[Recorded data]
* Begin *

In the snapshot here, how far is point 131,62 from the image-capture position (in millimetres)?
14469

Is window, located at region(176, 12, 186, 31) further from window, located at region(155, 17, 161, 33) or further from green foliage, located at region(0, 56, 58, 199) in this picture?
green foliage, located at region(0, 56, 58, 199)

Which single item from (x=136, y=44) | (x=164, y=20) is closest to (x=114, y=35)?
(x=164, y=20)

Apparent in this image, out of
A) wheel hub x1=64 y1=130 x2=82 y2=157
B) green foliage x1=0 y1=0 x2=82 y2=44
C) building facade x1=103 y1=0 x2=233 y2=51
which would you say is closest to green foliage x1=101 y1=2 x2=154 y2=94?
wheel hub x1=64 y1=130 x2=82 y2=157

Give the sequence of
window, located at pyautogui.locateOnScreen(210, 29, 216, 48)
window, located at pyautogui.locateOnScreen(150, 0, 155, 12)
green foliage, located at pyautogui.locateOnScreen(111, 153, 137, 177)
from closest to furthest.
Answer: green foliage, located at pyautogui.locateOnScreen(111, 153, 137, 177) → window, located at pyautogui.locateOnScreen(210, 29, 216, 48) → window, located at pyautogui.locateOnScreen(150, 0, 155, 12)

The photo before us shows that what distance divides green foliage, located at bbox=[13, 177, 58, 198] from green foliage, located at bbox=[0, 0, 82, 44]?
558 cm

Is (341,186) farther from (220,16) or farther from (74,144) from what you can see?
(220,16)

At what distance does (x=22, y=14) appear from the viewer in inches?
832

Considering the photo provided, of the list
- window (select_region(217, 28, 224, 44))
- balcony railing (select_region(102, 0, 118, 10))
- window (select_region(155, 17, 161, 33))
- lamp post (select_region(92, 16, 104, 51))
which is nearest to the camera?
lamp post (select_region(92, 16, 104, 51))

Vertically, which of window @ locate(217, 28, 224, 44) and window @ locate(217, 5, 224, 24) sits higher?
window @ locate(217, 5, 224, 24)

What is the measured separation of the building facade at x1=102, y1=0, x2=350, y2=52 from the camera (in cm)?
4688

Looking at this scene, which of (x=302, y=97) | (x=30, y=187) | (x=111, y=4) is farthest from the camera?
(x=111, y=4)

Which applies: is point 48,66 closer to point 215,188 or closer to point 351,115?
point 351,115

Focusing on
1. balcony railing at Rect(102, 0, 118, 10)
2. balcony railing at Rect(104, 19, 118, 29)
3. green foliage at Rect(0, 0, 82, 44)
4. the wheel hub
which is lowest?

* End *

▶ What you should do:
Render the lines of the data as a Markdown table with the columns "Row" and "Entry", starting with the line containing "Focusing on" and going on through the end of the data. Leave out blank lines.

▶ Output below:
| Row | Entry |
|---|---|
| 1 | Focusing on |
| 2 | 1. balcony railing at Rect(102, 0, 118, 10) |
| 3 | 2. balcony railing at Rect(104, 19, 118, 29) |
| 4 | 3. green foliage at Rect(0, 0, 82, 44) |
| 5 | 4. the wheel hub |
| 6 | which is lowest? |